+++ 抜粋本文

流入空気温度Tairが上昇している場合、空気温微分値dTairが正の値となる。例えばタイミングt1で、流入空気温度Tairの変化態様が上昇から降下に切り替わると、流入空気温度Tairが上昇していた期間における流入空気温度Tairの上昇量が温度変化量ΔTairとして導出される。また、流入空気温度Tairが上昇していた期間の時間的な長さが期間長ΔTMとして導出される。そして、温度変化量ΔTair及び期間長ΔTMを基に、歪み量S0が導出される。温度変化量ΔTairが大きいほど大きい値が歪み量S0として導出される。また、期間長ΔTMが期間長判定値ΔTMth未満である場合には、期間長ΔTMが期間長判定値ΔTMth以上である場合よりも大きい値が歪み量S0として導出される。これは、流入空気温度Tairが上昇する期間内における温度変化量ΔTairが同じであっても流入空気温度Tairの上昇速度が高いほど、冷却装置14の歪み度合いが大きくなるためである。
【0054】
タイミングt0からタイミングt1までの期間を第1増大期間とし、タイミングt3からタイミングt4までの期間を第2増大期間とする。第1増大期間及び第2増大期間の何れにおいても、流入空気温度Tairが上昇している。しかも、第1増大期間における温度変化量ΔTairと、第2増大期間における温度変化量ΔTairとは、互いに等しい。しかし、第2増大期間の期間長ΔTMは、第1増大期間の期間長ΔTMよりも長い。図5に示す例では、第1増大期間の期間長ΔTMは期間長判定値ΔTMth未満であるのに対し、第2増大期間の期間長ΔTMは期間長判定値ΔTMth以上である。そのため、タイミングt4で導出される歪み量S0は、タイミングt1で導出される歪み量S0よりも小さい。

++++++

**課題の指示:**
上の本文で記号付きで登場する量はどれですか？名称と記号の組をすべて挙げてください。

+++ データ抜粋

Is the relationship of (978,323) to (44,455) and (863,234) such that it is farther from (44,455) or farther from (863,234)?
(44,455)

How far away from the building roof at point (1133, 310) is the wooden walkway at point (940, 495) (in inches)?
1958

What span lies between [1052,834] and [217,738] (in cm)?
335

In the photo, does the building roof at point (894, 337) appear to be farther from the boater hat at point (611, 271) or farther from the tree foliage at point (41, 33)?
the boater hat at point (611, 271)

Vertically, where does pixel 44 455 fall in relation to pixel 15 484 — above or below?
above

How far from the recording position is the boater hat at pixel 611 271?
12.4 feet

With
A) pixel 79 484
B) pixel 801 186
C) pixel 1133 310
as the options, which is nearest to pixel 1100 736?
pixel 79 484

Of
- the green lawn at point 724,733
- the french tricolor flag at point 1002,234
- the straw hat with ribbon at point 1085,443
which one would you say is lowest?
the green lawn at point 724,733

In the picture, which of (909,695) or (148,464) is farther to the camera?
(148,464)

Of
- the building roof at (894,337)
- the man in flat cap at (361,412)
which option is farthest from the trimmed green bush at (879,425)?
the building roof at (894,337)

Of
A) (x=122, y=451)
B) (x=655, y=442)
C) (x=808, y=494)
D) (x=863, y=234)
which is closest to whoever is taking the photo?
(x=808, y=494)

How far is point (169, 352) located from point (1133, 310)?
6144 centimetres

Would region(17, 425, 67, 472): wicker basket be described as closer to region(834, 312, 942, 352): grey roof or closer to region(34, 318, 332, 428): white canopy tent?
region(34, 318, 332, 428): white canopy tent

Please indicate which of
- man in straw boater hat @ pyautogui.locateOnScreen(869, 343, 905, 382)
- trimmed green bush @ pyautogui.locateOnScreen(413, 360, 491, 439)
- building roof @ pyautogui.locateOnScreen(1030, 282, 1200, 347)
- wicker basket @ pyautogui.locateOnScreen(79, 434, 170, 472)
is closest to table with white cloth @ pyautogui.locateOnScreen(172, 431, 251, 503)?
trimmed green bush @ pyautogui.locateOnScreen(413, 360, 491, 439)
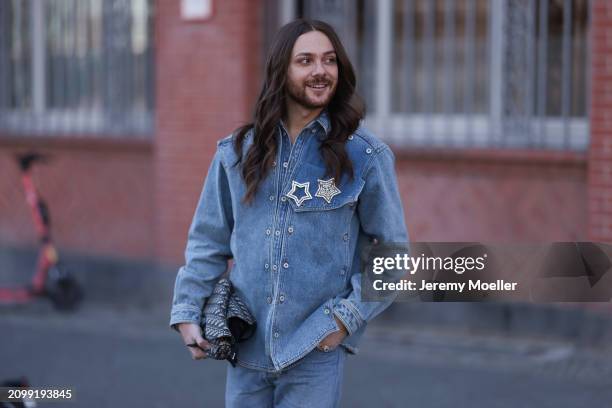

++++++

**解答:**
流入空気温度（Tair）、空気温微分値（dTair）、温度変化量（ΔTair）、期間長（ΔTM）、歪み量（S0）、期間長判定値（ΔTMth）